Quand on demande aux gestionnaires ce qu'ils apprécient de la contribution des veilleurs, ils répondent que ceux-ci les aident à «s’inspirer des meilleures pratiques et légitimer des décisions, alimenter la réflexion, mieux comprendre les environnements externe et interne, réduire l’incertitude, se comparer aux autres organisations publiques de santé, préserver la réputation et mettre à jour leurs connaissances».

Une veille n’est pas automatiquement «stratégique». C’est l’usage qu’en fait le gestionnaire qui lui donne cette dimension. «Concrètement, un produit de veille stratégique devrait répondre à un besoin informationnel stratégique dans un format dynamique, attrayant et concis», précise Mme Drevon.

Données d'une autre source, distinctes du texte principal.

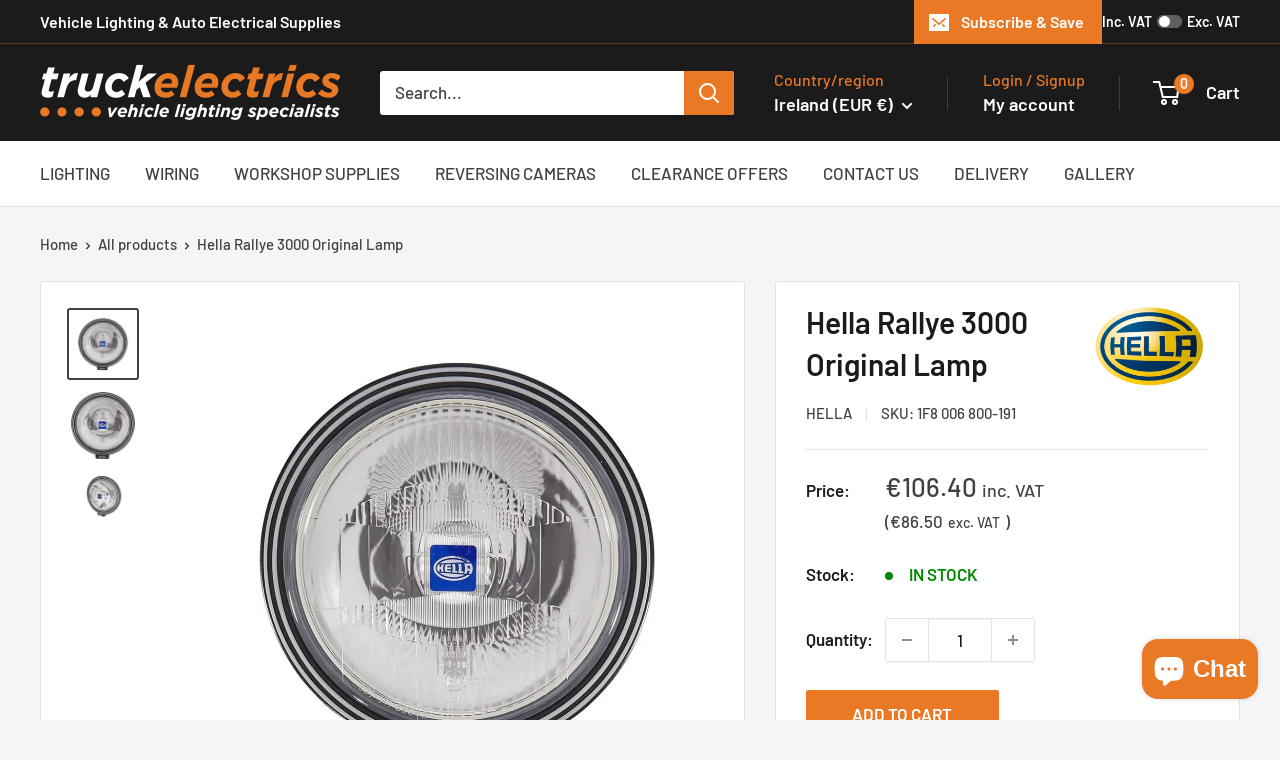

--- FILE ---
content_type: text/html; charset=UTF-8
request_url: https://www.modules4u.biz/shopify/exemptify/js/fix_prices_v1.js.php?shop=truck-elec.myshopify.com&country=IE&vat=&off&style=&inc_style=&vat_included_setting=false&no_local_id&tax_included=false&shop_currency=EUR&actual_currency=EUR&num_currencies=8&customer_exempt=&current_country=IE&
body_size: 186
content:
window.is_EU = false;var ev = new CustomEvent("ExemptifyLoaded");window.ExemptifyTriggerUpdate = function(){};window.customer_ip = "18.216.171.248";document.dispatchEvent(ev);

--- FILE ---
content_type: text/html; charset=UTF-8
request_url: https://www.modules4u.biz/shopify/exemptify/js/fix_prices_v1.js.php?shop=truck-elec.myshopify.com&country=IE&vat=&off&style=&inc_style=&vat_included_setting=false&no_local_id&tax_included=false&shop_currency=EUR&actual_currency=EUR&num_currencies=8&customer_exempt=&current_country=IE&
body_size: 186
content:
window.is_EU = false;var ev = new CustomEvent("ExemptifyLoaded");window.ExemptifyTriggerUpdate = function(){};window.customer_ip = "18.216.171.248";document.dispatchEvent(ev);

--- FILE ---
content_type: text/javascript
request_url: https://www.truckelectrics.com/cdn/shop/t/33/assets/custom.js?v=102476495355921946141755102451
body_size: -592
content:
//# sourceMappingURL=/cdn/shop/t/33/assets/custom.js.map?v=102476495355921946141755102451
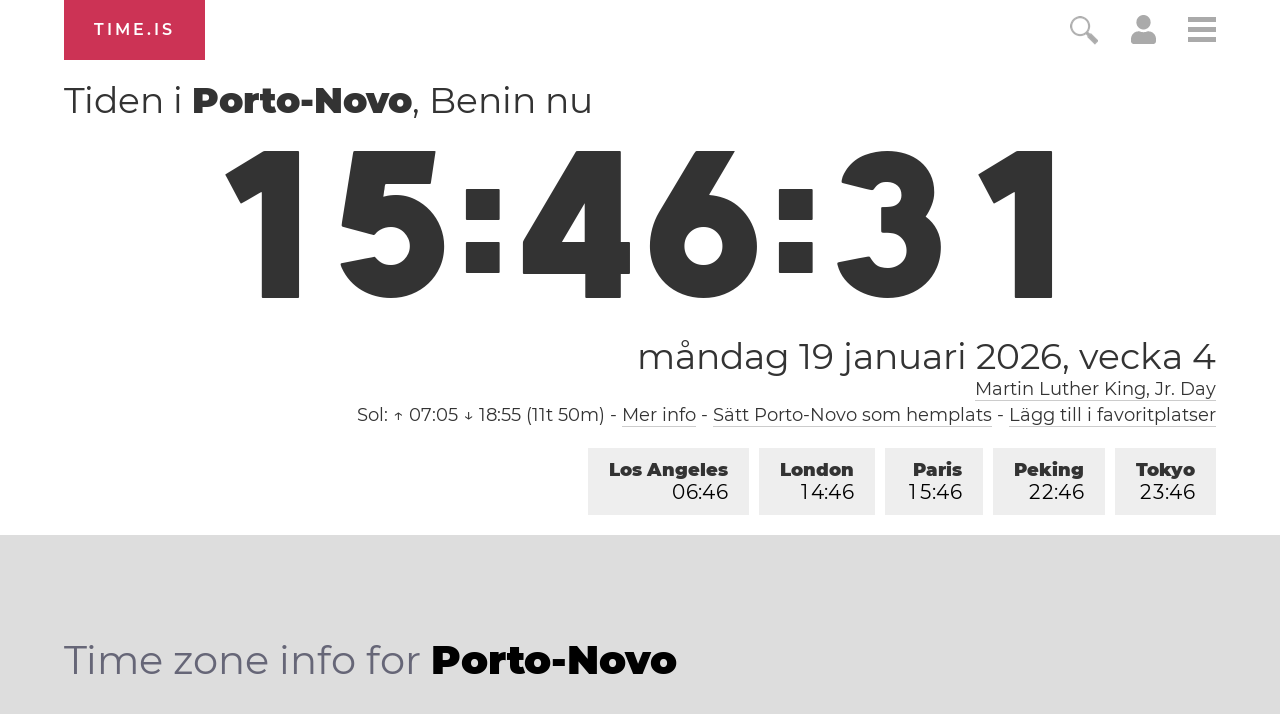

--- FILE ---
content_type: text/html; charset=utf-8
request_url: https://time.is/t1/?sv.0.10.224.0P.0.02e.1768833986495.1768833985003..N
body_size: -71
content:
1768833986532
0
02e_(UTC,_UTC+00:00)
1768833986495


0119<a target="_blank" href="https://en.wikipedia.org/wiki/Martin_Luther_King_Jr._Day">Martin Luther King, Jr. Day</a>
<br/><br/>Time.is is for humans. To use from scripts and apps, please ask about our API. Thank you!

--- FILE ---
content_type: text/plain;charset=UTF-8
request_url: https://c.pub.network/v2/c
body_size: -110
content:
5bda66ba-13a1-49f4-ab84-6dd2f0ddcc4d

--- FILE ---
content_type: text/plain;charset=UTF-8
request_url: https://c.pub.network/v2/c
body_size: -253
content:
c7e50ca7-aa5d-4d83-829f-40848d9c5699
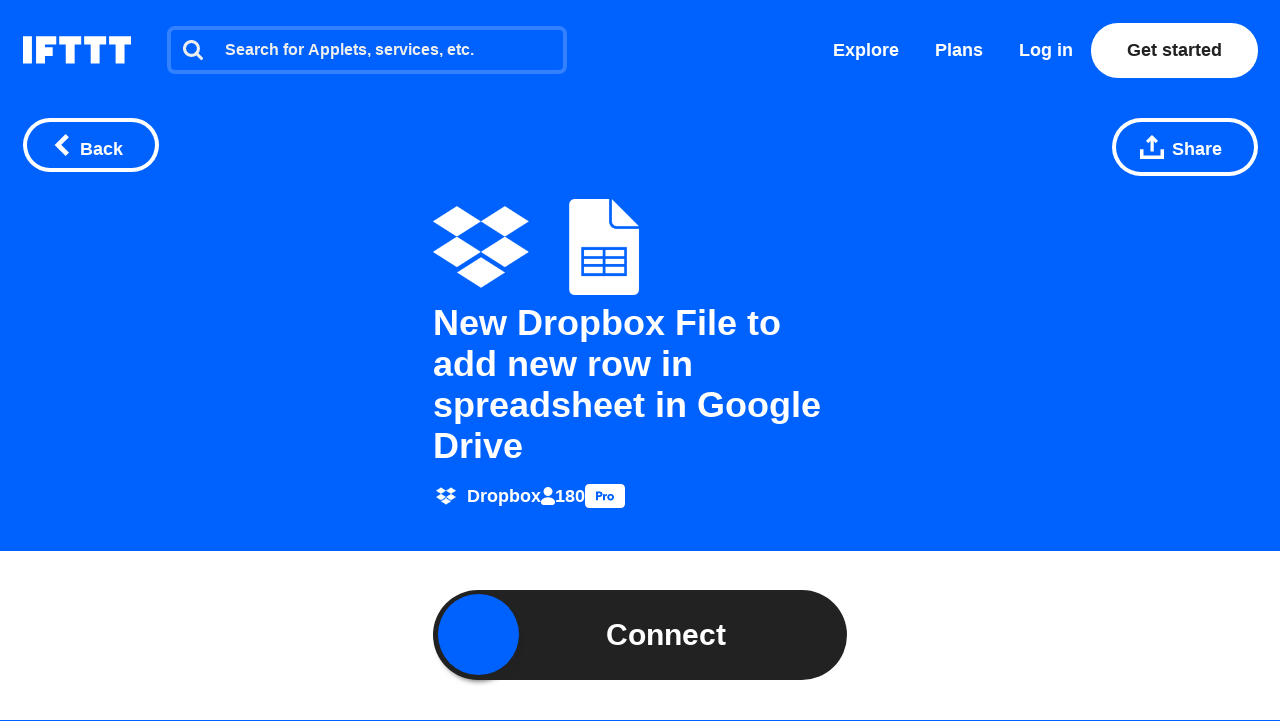

--- FILE ---
content_type: text/javascript
request_url: https://web-assets.ifttt.com/builds/assets/unauthenticated_applet-ADbRGOVW.js
body_size: 378
content:
import{s as d}from"./shared_vanilla_setup-B-dQulyl.js";import{i as c}from"./sharing-ZCL5lFsI.js";import{B as l}from"./build_automation_dropdown-Dz0ikYaV.js";import{i as o,U as n}from"./user-snYI-LHZ.js";import{l as u,s as m,v as p}from"./header-BtxRs-bk.js";import{s as S}from"./utils-Dgq4nV1v.js";import{T as v}from"./tqa_list_tabs-DfPpKiGZ.js";import"./exports-Bhdkkp7I.js";import"./setup_unified_mobile_menu-KN9tCv1m.js";import"./_commonjsHelpers-CE1G-McA.js";function w(){const e=document.querySelector(".connect-button"),{url:i,applet_slug:a,sessionId:s}=JSON.parse(e.dataset.connect);e.addEventListener("click",()=>{const t=S(a,s),r=u(t)||{user:o};r.user.authRequestedAt=new Date().toISOString(),m({user:o},t),window.location.assign(i)},{once:!0})}d();document.addEventListener("DOMContentLoaded",function(){c(),w(),n("code",null),window.addEventListener("appletEnabled",()=>{document.querySelector(".connection-id.hide")?.classList.remove("hide"),document.querySelector("div.delete.hide")?.classList.remove("hide"),document.querySelector(".top_level_activity")?.classList.remove("hide")},{once:!0}),window.addEventListener("appletEnabled",()=>{document.querySelector(".connection-notifications-wrapper")?.classList.remove("hide")}),window.addEventListener("appletDisabled",()=>{document.querySelector(".connection-notifications-wrapper")?.classList.add("hide")})},{once:!0});Object.assign(window.App.Scripts,{BuildAutomationDropdown:l,UpdateParam:n,SetDatadogRumContext:p,TqaListTabs:v});
//# sourceMappingURL=unauthenticated_applet-ADbRGOVW.js.map
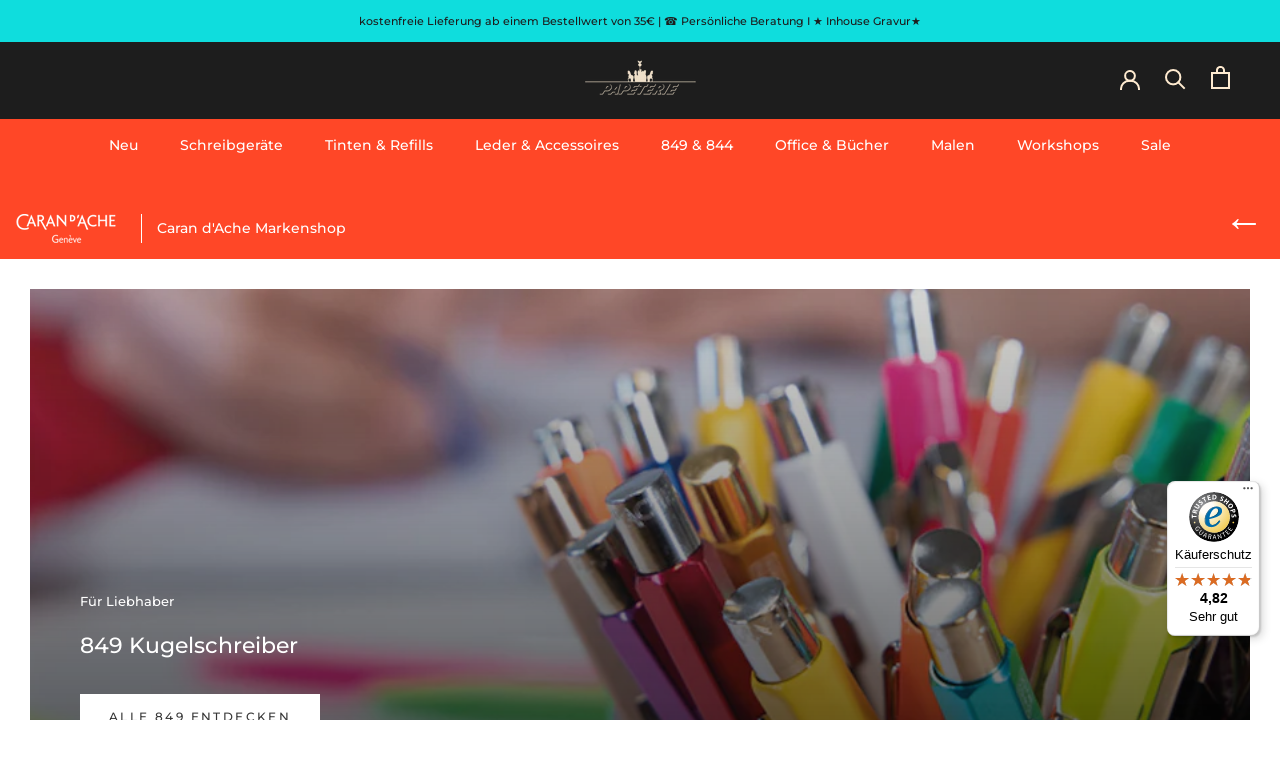

--- FILE ---
content_type: text/css
request_url: https://papeterie-berlin.de/cdn/shop/t/23/assets/boost-pfs-custom.css?v=107743841679716064281738095763
body_size: -116
content:
.boost-pfs-product-no-search-result-title h2{background:var(--background)}.boost-pfs-search-no-result-body .CollectionToolbar--top{display:none}.boost-pfs-most-popular-wrapper{padding-left:50px;padding-right:50px}@media (max-width: 767px){.boost-pfs-most-popular-wrapper{padding-left:30px;padding-right:30px}#boost-pfs-filter-products .ProductItem{visibility:inherit!important}}.boost-pfs-filter-option .boost-pfs-filter-option-title .boost-pfs-filter-clear{margin-right:25px}.boost-pfs-filter-tree-v .boost-pfs-filter-option .boost-pfs-filter-option-title .boost-pfs-filter-option-title-heading>span:before{border:none;content:"-";font-size:40px;position:absolute;right:6px;top:-4px}.boost-pfs-filter-tree-v .boost-pfs-filter-option.boost-pfs-filter-option-collapsed .boost-pfs-filter-option-title .boost-pfs-filter-option-title-heading>span:before{content:"+";right:6px;top:0;font-size:25px}.boost-pfs-filter-tree-v .boost-pfs-filter-option .boost-pfs-filter-option-title .boost-pfs-filter-option-title-heading{color:#5c5c5c;font-size:15px;font-weight:400;text-transform:capitalize}.boost-pfs-filter-option .boost-pfs-filter-option-title{position:relative}.boost-pfs-filter-option .boost-pfs-filter-option-content{color:#939393}.boost-pfs-filter-products.ProductList--grid .ProductItem{visibility:visible!important}.boost-pfs-in-collection-search{padding:0 10px;margin-bottom:20px}.PageHeader{margin:30px 0}.boost-pfs-search-box{box-shadow:none!important}@media (max-width: 767px){.boost-pfs-search-suggestion-wrapper,.boost-pfs-search-suggestion{left:0!important;width:100vw!important}}.boost-pfs-search-result-toolbar{display:flex;align-items:center;margin:35px 0 0;border-top:1px solid #cfcfcf;border-bottom:1px solid #cfcfcf;white-space:nowrap}.boost-pfs-search-result-toolbar .boost-pfs-search-result-item:first-child{flex:auto}.boost-pfs-search-result-toolbar .boost-pfs-search-result-panel-controls{padding:13px 0;margin:0}@media (max-width: 767px){.boost-pfs-search-result-toolbar .boost-pfs-search-totlal-result{display:none}.boost-pfs-search-suggestion-mobile-style2{width:calc(100% - 20px)}}.boost-pfs-search-result-wrap{margin-top:50px}.boost-pfs-search-result-wrap .boost-pfs-search-result-list-item{border-color:#cfcfcf}.template-collection .boost-pfs-filter-tree-mobile-button button{background:none;color:inherit;padding:0;margin:\a0 0}.boost-pfs-search-suggestion-wrapper{position:fixed}@media (min-width: 768px){.boost-pfs-filter-tree-desktop-button{padding-top:20px;padding-bottom:12px;margin-top:0}}.boost-pfs-variants-display [data-section-type=recently-viewed-products]{display:none!important}
/*# sourceMappingURL=/cdn/shop/t/23/assets/boost-pfs-custom.css.map?v=107743841679716064281738095763 */
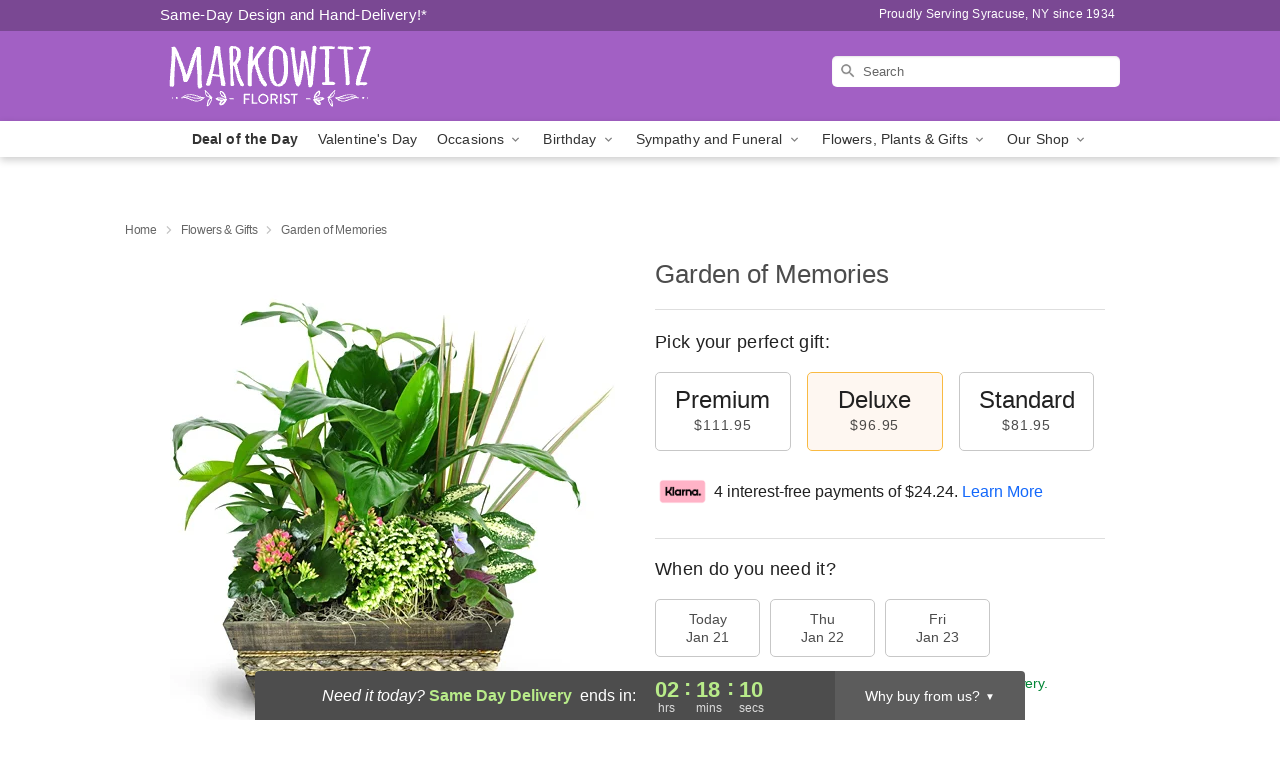

--- FILE ---
content_type: text/html; charset=UTF-8
request_url: https://www.davisfloristonline.com/storefronts/datesClosed?fcplus=0
body_size: 840
content:
{"no_delivery_dates":["2026-01-01","2026-01-02","2026-01-03","2026-01-04","2026-01-05","2026-01-10","2026-01-11","2026-01-17","2026-01-18","2026-01-24","2026-01-25","2026-01-31","2026-02-01","2026-02-07","2026-02-08","2026-02-14","2026-02-15","2026-02-21","2026-02-22","2026-02-28","2026-03-01","2026-03-07","2026-03-08","2026-03-14","2026-03-15","2026-03-21","2026-03-22","2026-03-28","2026-03-29","2026-04-04","2026-04-05","2026-04-11","2026-04-12","2026-04-18","2026-04-19","2026-04-25","2026-04-26"],"no_pickup_dates":["2026-01-01","2026-01-02","2026-01-03","2026-01-04","2026-01-05","2026-01-06","2026-01-07","2026-01-08","2026-01-09","2026-01-10","2026-01-11","2026-01-12","2026-01-13","2026-01-14","2026-01-15","2026-01-16","2026-01-17","2026-01-18","2026-01-19","2026-01-20","2026-01-21","2026-01-22","2026-01-23","2026-01-24","2026-01-25","2026-01-26","2026-01-27","2026-01-28","2026-01-29","2026-01-30","2026-01-31","2026-02-01","2026-02-02","2026-02-03","2026-02-04","2026-02-05","2026-02-06","2026-02-07","2026-02-08","2026-02-09","2026-02-10","2026-02-11","2026-02-12","2026-02-13","2026-02-14","2026-02-15","2026-02-16","2026-02-17","2026-02-18","2026-02-19","2026-02-20","2026-02-21","2026-02-22","2026-02-23","2026-02-24","2026-02-25","2026-02-26","2026-02-27","2026-02-28","2026-03-01","2026-03-02","2026-03-03","2026-03-04","2026-03-05","2026-03-06","2026-03-07","2026-03-08","2026-03-09","2026-03-10","2026-03-11","2026-03-12","2026-03-13","2026-03-14","2026-03-15","2026-03-16","2026-03-17","2026-03-18","2026-03-19","2026-03-20","2026-03-21","2026-03-22","2026-03-23","2026-03-24","2026-03-25","2026-03-26","2026-03-27","2026-03-28","2026-03-29","2026-03-30","2026-03-31","2026-04-01","2026-04-02","2026-04-03","2026-04-04","2026-04-05","2026-04-06","2026-04-07","2026-04-08","2026-04-09","2026-04-10","2026-04-11","2026-04-12","2026-04-13","2026-04-14","2026-04-15","2026-04-16","2026-04-17","2026-04-18","2026-04-19","2026-04-20","2026-04-21","2026-04-22","2026-04-23","2026-04-24","2026-04-25","2026-04-26","2026-04-27","2026-04-28","2026-04-29"],"delivery_cutoff_difference":{"y":0,"m":0,"d":0,"h":2,"i":18,"s":13,"f":0.236254,"weekday":0,"weekday_behavior":0,"first_last_day_of":0,"invert":1,"days":0,"special_type":0,"special_amount":0,"have_weekday_relative":0,"have_special_relative":0},"pickup_cutoff_difference":{"y":0,"m":0,"d":0,"h":7,"i":18,"s":13,"f":0.236254,"weekday":0,"weekday_behavior":0,"first_last_day_of":0,"invert":1,"days":0,"special_type":0,"special_amount":0,"have_weekday_relative":0,"have_special_relative":0},"pickup_cutoff":"3:00 PM EDT","delivery_cutoff":"10:00 AM EDT","delivery_today":true,"pickup_today":false,"pickup_disabled":true,"delivery_disabled":false,"delivery_cutoff_diff_next":{"y":0,"m":0,"d":1,"h":2,"i":18,"s":13,"f":0.228615,"weekday":0,"weekday_behavior":0,"first_last_day_of":0,"invert":1,"days":1,"special_type":0,"special_amount":0,"have_weekday_relative":0,"have_special_relative":0},"delivery_next_100hr":true}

À noter, les veilleurs ne se limitent pas au monde québécois de la santé pour explorer les meilleures pratiques. Ils vont se documenter à l’extérieur de la province et du pays, et même dans des secteurs qui n’ont à priori rien en commun avec le milieu de la santé. «Les initiatives qu’on y voit peuvent servir de modèles à des gestionnaires du secteur public de la santé», dit Elsa Drevon.

Devenir veilleur

Les veilleurs stratégiques, qui sont très souvent des bibliothécaires, ont acquis une expertise par des formations au sein de la Communauté de pratique de veille en santé et services sociaux du Québec ou en étudiant la veille stratégique dans un cours à option au deuxième cycle, un cours que la doctorante a donné pendant plusieurs années. «Il existe différentes formes de veille. La veille scientifique porte sur les avancées de la recherche; la veille médiatique et la veille de réputation consistent à suivre les débats relatifs à une organisation dans les médias traditionnels ou sur les réseaux sociaux afin de connaître ce qui se dit sur cette organisation dans la société», indique Mme Drevon, qui vient d’obtenir un poste de conseillère aux affaires éducatives à la Fédération des cégeps. Son principal mandat est d’animer le Regroupement des bibliothèques collégiales du Québec.

Il n’y aurait guère plus de 25 bibliothécaires spécialisés en veille stratégique de santé au Québec actuellement. Mais on pourrait en compter beaucoup plus.